The Cocos Islands carry roughly 19,353 observed hostnames per resident — about 13,900 times Germany's density of 1.39 hostnames per capita. Germany operates the world's largest ccTLD by any normal measure, yet on a per-resident basis a territory of 600 people dwarfs it by four orders of magnitude. Tokelau's .tk shows 4,786 hostnames per resident, and this is the post-collapse figure — at its 2016 registration peak, .tk's 31.3 million registrations implied roughly 20,000 registrations per resident. The ratios are a direct consequence of how ISO 3166 distributes country codes: a code's commercial reach has nothing to do with the population behind it.

The Freenom Experiment: Free Domains, Massive Scale, Total Collapse

The .tk phenomenon began with a Dutch entrepreneur, a 36-hour boat ride, and routers purchased for $50 on eBay.

In 2000, Joost Zuurbier — based in Amsterdam — conceived a model inspired by Hotmail's free email: give away domain names, monetize the traffic with advertising. He traveled to Tokelau, installed Internet connectivity on all three atolls, and signed a deal in Hawaii in 2001. His company, OpenTLD B.V. (later branded Freenom), would operate .tk as a free-registration ccTLD. Tokelau would receive a share of revenue. It took five years to convince ICANN — officials insisted on meeting local elders to verify the arrangement was legitimate.

The Free-Registration Footprint Today

ccTLD Country Population Observed Hostnames A-Resolution
.tk Tokelau ~1,500 7.2M 2.5%
.ga Gabon ~2.4M 5.9M 1.4%
.ml Mali ~22M 5.9M 1.7%
.cf Central African Republic ~5.6M 5.2M 2.1%
.gq Equatorial Guinea ~1.7M 4.5M 1.7%
Total ~33.2M 28.6M 1.9%

A single Dutch company operated the domain registries of five sovereign nations and territories — four of them among the world's least developed countries — leaving 28.6 million observed hostnames still visible in our dataset. But almost none of it answers: across the five free-domain strings, just 1.9% of observed hostnames return a live A record, against a 58.9% whole-namespace rate. The 28.6 million figure is overwhelmingly residue — names registered for free, observed once by our crawler, and never pointed anywhere or long since deleted from the zone. The functional Freenom namespace is on the order of half a million resolving hostnames, not 28.6 million.

By 2012, CNN reported that .tk domain revenue accounted for "about one-sixth" of Tokelau's economy — though Teletok, the territory's telecommunications entity, later disputed this, telling MIT Technology Review that .tk revenue was "very small" and "nothing to my revenue." The revenue Freenom actually paid Tokelau was never publicly disclosed. Zuurbier claimed on LinkedIn that the arrangement "adds over 10% to the atolls' GDP." Other analysts estimated 10–20% of GDP, which would imply NZ$1.4 million to NZ$2.8 million per year — significant for a territory that receives NZ$4 million in annual New Zealand development aid, but a fraction of what the .tk zone was worth in aggregate advertising revenue.

> _Information supplied_:
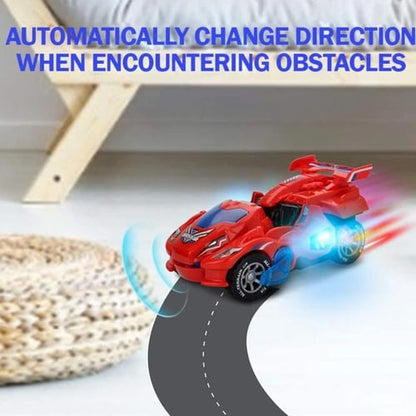 Fun Transforming Dino Car Toy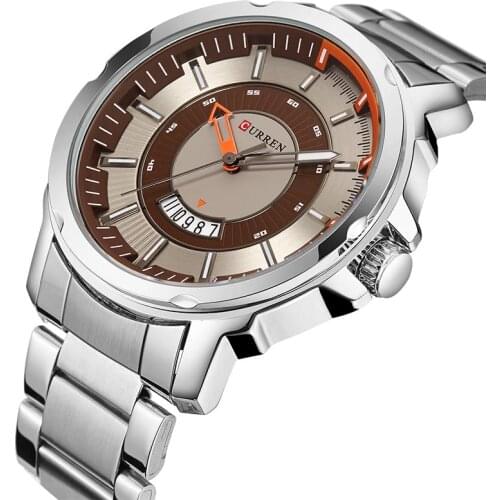 Reloj Hombre Curren Top Brand Luxury Business Men Watch Casual Wristwatches quartz watches Clock relogio masculino Drop shipping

> _Instructions for the task_: Extend the passage on Freenom and the free country-code domains, beginning right after its final sentence.

> _Written response_:
The Abuse Economy: When Free Means Fraudulent

The structural problem with free domain registration was visible from the beginning. McAfee's 2007 "Mapping the Mal Web" report found that 10.1% of .tk websites contained malicious content — the worst rate of 265 TLDs examined. The incentive was straightforward: cybercriminals prefer disposable infrastructure, and a domain that costs nothing to register costs nothing to abandon when it gets flagged.

Freenom TLDs and Phishing

Metric Value Source
Freenom ccTLDs in top 10 most-abused TLDs 5 of 10 Interisle Phishing Landscape 2022
Freenom share of all ccTLD phishing domains >60% Cybercrime Information Center (Nov 2022)
Freenom share of all phishing attacks worldwide 14% Cybercrime Information Center
.tk phishing domains in single study period Tens of thousands Interisle 2021
Freenom TLD domains on Cloudflare (pre-collapse) 23.1% of all Cloudflare-hosted domains Netcraft (March 2024)

Five free-registration TLDs operated by a single company in Amsterdam accounted for 14% of all phishing attacks worldwide and more than 60% of all phishing on country-code domains, per the Cybercrime Information Center. Spamhaus coined a term for it — the "Freenom Effect" — describing what happens when a registry's abuse rate distorts security statistics across the entire ecosystem.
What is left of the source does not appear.